#### EXERCISE MATERIALS:
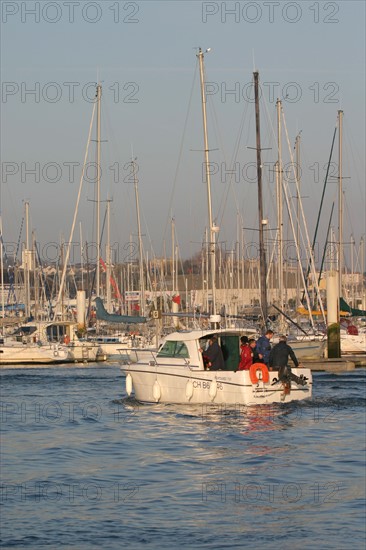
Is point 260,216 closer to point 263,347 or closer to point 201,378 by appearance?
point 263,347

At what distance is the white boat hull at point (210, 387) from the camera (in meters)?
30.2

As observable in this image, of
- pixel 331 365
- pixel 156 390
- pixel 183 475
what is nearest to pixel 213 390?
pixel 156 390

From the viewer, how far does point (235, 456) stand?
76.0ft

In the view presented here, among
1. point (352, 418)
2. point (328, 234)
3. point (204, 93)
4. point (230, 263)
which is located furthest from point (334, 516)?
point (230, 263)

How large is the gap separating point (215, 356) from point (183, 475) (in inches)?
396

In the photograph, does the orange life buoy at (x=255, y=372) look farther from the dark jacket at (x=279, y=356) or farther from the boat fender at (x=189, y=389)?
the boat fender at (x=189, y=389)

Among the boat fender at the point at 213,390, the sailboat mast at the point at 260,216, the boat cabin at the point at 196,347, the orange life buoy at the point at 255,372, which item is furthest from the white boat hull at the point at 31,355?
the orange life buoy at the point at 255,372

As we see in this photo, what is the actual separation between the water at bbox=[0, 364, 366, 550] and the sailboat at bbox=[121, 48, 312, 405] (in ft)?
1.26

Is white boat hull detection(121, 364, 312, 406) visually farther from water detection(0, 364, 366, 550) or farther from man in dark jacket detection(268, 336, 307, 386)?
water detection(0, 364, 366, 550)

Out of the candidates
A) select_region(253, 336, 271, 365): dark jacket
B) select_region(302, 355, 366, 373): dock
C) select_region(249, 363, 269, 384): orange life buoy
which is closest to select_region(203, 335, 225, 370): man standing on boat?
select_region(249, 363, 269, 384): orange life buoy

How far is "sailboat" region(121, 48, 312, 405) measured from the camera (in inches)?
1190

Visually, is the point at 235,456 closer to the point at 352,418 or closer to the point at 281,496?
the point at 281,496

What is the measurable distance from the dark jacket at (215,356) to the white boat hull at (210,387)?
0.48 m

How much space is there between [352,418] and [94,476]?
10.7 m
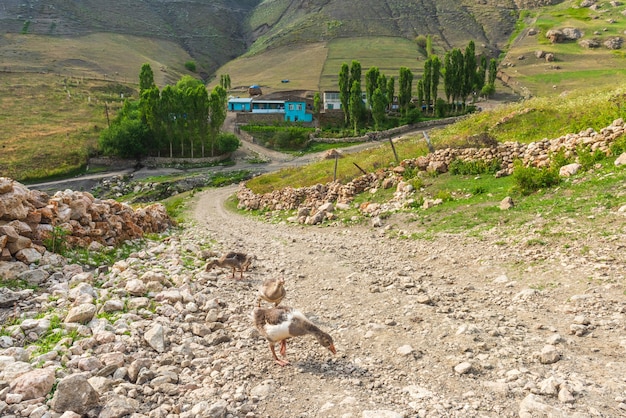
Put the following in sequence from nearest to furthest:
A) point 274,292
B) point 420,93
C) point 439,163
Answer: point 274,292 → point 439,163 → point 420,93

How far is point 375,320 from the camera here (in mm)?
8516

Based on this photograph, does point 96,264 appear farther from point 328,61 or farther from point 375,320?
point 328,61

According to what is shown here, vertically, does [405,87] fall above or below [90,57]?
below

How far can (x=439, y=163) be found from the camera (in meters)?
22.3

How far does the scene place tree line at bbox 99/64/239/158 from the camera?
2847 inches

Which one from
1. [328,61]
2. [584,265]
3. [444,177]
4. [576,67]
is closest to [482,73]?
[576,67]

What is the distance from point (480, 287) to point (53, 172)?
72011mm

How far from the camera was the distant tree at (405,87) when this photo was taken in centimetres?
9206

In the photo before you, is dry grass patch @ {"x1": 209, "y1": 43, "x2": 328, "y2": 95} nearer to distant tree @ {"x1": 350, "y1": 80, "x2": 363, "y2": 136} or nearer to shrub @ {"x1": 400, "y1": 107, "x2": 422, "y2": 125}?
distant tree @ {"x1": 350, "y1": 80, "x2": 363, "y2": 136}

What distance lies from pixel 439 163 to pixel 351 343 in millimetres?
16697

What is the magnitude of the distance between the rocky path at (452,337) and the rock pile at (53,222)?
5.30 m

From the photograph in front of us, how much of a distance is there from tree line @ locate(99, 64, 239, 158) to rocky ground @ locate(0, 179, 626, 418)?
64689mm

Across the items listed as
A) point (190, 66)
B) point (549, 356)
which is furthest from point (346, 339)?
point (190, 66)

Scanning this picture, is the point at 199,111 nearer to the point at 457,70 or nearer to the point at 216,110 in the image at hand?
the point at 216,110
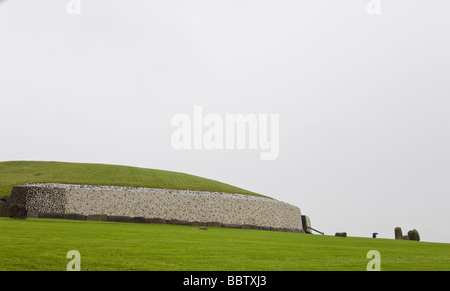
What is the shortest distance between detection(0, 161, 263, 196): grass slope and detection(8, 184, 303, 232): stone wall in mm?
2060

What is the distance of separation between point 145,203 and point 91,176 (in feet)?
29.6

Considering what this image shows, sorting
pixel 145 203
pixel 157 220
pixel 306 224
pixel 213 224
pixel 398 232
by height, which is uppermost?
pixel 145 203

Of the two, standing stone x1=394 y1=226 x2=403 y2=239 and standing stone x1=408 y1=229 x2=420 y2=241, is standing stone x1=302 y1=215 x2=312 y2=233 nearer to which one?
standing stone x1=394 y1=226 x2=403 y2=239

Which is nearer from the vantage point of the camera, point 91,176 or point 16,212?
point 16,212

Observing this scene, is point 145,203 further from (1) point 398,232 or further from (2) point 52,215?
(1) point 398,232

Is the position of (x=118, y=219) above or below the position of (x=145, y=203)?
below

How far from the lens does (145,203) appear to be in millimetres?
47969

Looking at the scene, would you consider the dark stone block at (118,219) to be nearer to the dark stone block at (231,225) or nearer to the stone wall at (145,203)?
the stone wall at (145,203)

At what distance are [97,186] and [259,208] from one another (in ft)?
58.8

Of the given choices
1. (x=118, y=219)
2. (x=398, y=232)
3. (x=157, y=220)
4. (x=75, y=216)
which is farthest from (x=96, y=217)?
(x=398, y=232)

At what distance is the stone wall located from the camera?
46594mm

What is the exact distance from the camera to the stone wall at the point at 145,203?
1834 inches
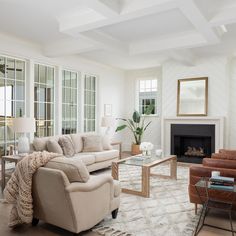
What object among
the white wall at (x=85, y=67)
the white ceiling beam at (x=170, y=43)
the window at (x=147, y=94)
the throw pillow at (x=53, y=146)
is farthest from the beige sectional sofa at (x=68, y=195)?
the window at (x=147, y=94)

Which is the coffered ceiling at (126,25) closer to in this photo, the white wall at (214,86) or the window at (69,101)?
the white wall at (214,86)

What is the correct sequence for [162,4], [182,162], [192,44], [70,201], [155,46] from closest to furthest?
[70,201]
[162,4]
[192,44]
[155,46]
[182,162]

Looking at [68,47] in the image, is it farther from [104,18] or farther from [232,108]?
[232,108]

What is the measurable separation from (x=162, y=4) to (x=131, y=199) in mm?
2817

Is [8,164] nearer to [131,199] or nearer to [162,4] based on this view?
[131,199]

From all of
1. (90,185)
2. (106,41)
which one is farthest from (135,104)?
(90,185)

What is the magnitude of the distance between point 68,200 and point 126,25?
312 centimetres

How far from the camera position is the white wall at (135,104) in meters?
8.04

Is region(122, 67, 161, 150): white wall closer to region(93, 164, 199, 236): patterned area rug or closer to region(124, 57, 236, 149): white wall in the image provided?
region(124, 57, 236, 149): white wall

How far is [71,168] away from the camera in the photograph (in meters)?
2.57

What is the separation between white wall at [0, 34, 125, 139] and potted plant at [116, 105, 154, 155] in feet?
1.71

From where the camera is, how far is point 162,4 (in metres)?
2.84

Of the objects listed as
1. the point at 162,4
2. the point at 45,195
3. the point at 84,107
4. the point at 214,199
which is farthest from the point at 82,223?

#### REQUEST:
Retype every row above character for character, leaving the pictures out.

#### REPLY TO THE EXERCISE:
Is point 260,216 closer to point 263,347 or closer to point 201,378 by appearance?
point 263,347

At what distance is the white boat hull at point (210, 387) from the camera (in meters)?
30.2

As observable in this image, of
- pixel 331 365
- pixel 156 390
- pixel 183 475
what is nearest to pixel 213 390?
pixel 156 390

From the viewer, how far does point (235, 456) stand?
76.0ft

In the view presented here, among
1. point (352, 418)
2. point (328, 234)
3. point (204, 93)
4. point (230, 263)
which is located furthest from point (334, 516)?
point (230, 263)

How large is the gap separating point (215, 356) from point (183, 475) (in inches)?
396

In the photograph, does the orange life buoy at (x=255, y=372) look farther from the dark jacket at (x=279, y=356) or farther from the boat fender at (x=189, y=389)?
the boat fender at (x=189, y=389)

Among the boat fender at the point at 213,390, the sailboat mast at the point at 260,216, the boat cabin at the point at 196,347, the orange life buoy at the point at 255,372, which item is furthest from the white boat hull at the point at 31,355?
the orange life buoy at the point at 255,372

As we see in this photo, what is the actual separation between the water at bbox=[0, 364, 366, 550] and the sailboat at bbox=[121, 48, 312, 405] (in ft)?
1.26

Is white boat hull detection(121, 364, 312, 406) visually farther from water detection(0, 364, 366, 550) or farther from man in dark jacket detection(268, 336, 307, 386)?
water detection(0, 364, 366, 550)

Out of the candidates
A) select_region(253, 336, 271, 365): dark jacket
B) select_region(302, 355, 366, 373): dock
C) select_region(249, 363, 269, 384): orange life buoy
which is closest to select_region(203, 335, 225, 370): man standing on boat?
select_region(249, 363, 269, 384): orange life buoy

How far is "sailboat" region(121, 48, 312, 405) measured from the camera (in inches)?
1190

Visually, is the point at 235,456 closer to the point at 352,418 or closer to the point at 281,496?
the point at 281,496

What is the measurable distance from the dark jacket at (215,356) to the white boat hull at (210,387)?
0.48 m

How much space is there between [352,418] and [94,476]?
10.7 m
Put the following in sequence from nearest to furthest:
A) point 274,292
B) point 420,93
C) point 439,163
Answer: point 274,292 → point 439,163 → point 420,93

How far is point 375,320 from the camera here (in mm)?
8516

Based on this photograph, does point 96,264 appear farther from point 328,61 or farther from point 375,320?
point 328,61

According to what is shown here, vertically, does [405,87] fall above or below [90,57]?
below

How far can (x=439, y=163) be found from the camera (in meters)?
22.3

How far does the scene place tree line at bbox 99/64/239/158 from the camera?
2847 inches

Which one from
1. [328,61]
2. [584,265]
3. [444,177]
4. [576,67]
is closest to [482,73]?
[576,67]

What is the distance from point (480, 287) to point (53, 172)?
72011mm

How far from the camera was the distant tree at (405,87) when this photo was taken in centimetres?
9206

In the photo before you, is dry grass patch @ {"x1": 209, "y1": 43, "x2": 328, "y2": 95} nearer to distant tree @ {"x1": 350, "y1": 80, "x2": 363, "y2": 136} or nearer to shrub @ {"x1": 400, "y1": 107, "x2": 422, "y2": 125}?
distant tree @ {"x1": 350, "y1": 80, "x2": 363, "y2": 136}

What distance lies from pixel 439 163 to pixel 351 343 in millimetres?
16697

What is the magnitude of the distance between the rocky path at (452,337) and the rock pile at (53,222)?
5.30 m

From the photograph in front of us, how much of a distance is there from tree line @ locate(99, 64, 239, 158) to rocky ground @ locate(0, 179, 626, 418)?
64689mm

Across the items listed as
A) point (190, 66)
B) point (549, 356)
which is furthest from point (346, 339)?
point (190, 66)

Scanning this picture, is the point at 199,111 nearer to the point at 457,70 or nearer to the point at 216,110 in the image at hand?
the point at 216,110
What is the shortest distance between detection(0, 161, 263, 196): grass slope and detection(8, 184, 303, 232): stone wall in mm?
2060

What is the distance of separation between point 145,203 and point 91,176 (in feet)?
29.6

Considering what this image shows, sorting
pixel 145 203
pixel 157 220
pixel 306 224
pixel 213 224
pixel 398 232
by height, which is uppermost?
pixel 145 203

Of the two, standing stone x1=394 y1=226 x2=403 y2=239 and standing stone x1=408 y1=229 x2=420 y2=241, is standing stone x1=302 y1=215 x2=312 y2=233 nearer to which one?
standing stone x1=394 y1=226 x2=403 y2=239

Which is nearer from the vantage point of the camera, point 91,176 or point 16,212?
point 16,212

Observing this scene, is point 145,203 further from (1) point 398,232 or further from (2) point 52,215?
(1) point 398,232

Is the position of (x=118, y=219) above or below the position of (x=145, y=203)?
below

How far from the lens does (145,203) appear to be in millimetres?
47969

Looking at the scene, would you consider the dark stone block at (118,219) to be nearer to the dark stone block at (231,225) or nearer to the stone wall at (145,203)?
the stone wall at (145,203)

At what distance are [97,186] and [259,208] from one another (in ft)?
58.8

Of the given choices
1. (x=118, y=219)
2. (x=398, y=232)
3. (x=157, y=220)
4. (x=75, y=216)
which is farthest from (x=96, y=217)?
(x=398, y=232)

At what distance is the stone wall located from the camera?
46594mm

What is the exact distance from the camera to the stone wall at the point at 145,203?
1834 inches
What object among
the white wall at (x=85, y=67)
the white ceiling beam at (x=170, y=43)
the window at (x=147, y=94)
the throw pillow at (x=53, y=146)
is farthest from the beige sectional sofa at (x=68, y=195)?
the window at (x=147, y=94)

Which is the coffered ceiling at (126,25) closer to in this photo, the white wall at (214,86) or the window at (69,101)?
the white wall at (214,86)

What is the correct sequence for [162,4], [182,162], [192,44], [70,201], [155,46] from closest to furthest?
[70,201]
[162,4]
[192,44]
[155,46]
[182,162]

Looking at [68,47] in the image, is it farther from [104,18] or farther from [232,108]?
[232,108]

What is the measurable separation from (x=162, y=4) to (x=131, y=199) in mm?
2817

Is [8,164] nearer to [131,199] or nearer to [162,4] based on this view?
[131,199]

From all of
1. (90,185)
2. (106,41)
which one is farthest from (135,104)?
(90,185)

What is the magnitude of the distance between point 68,200 and point 126,25?
312 centimetres

How far from the camera position is the white wall at (135,104) in meters?
8.04

Is region(122, 67, 161, 150): white wall closer to region(93, 164, 199, 236): patterned area rug or closer to region(124, 57, 236, 149): white wall in the image provided?
region(124, 57, 236, 149): white wall

How far is [71,168] away from the camera in the photograph (in meters)?
2.57

What is the separation between white wall at [0, 34, 125, 139] and potted plant at [116, 105, 154, 155] in feet?
1.71

From where the camera is, how far is point 162,4 (in metres)?
2.84

Of the objects listed as
1. the point at 162,4
2. the point at 45,195
3. the point at 84,107
4. the point at 214,199
which is farthest from the point at 82,223?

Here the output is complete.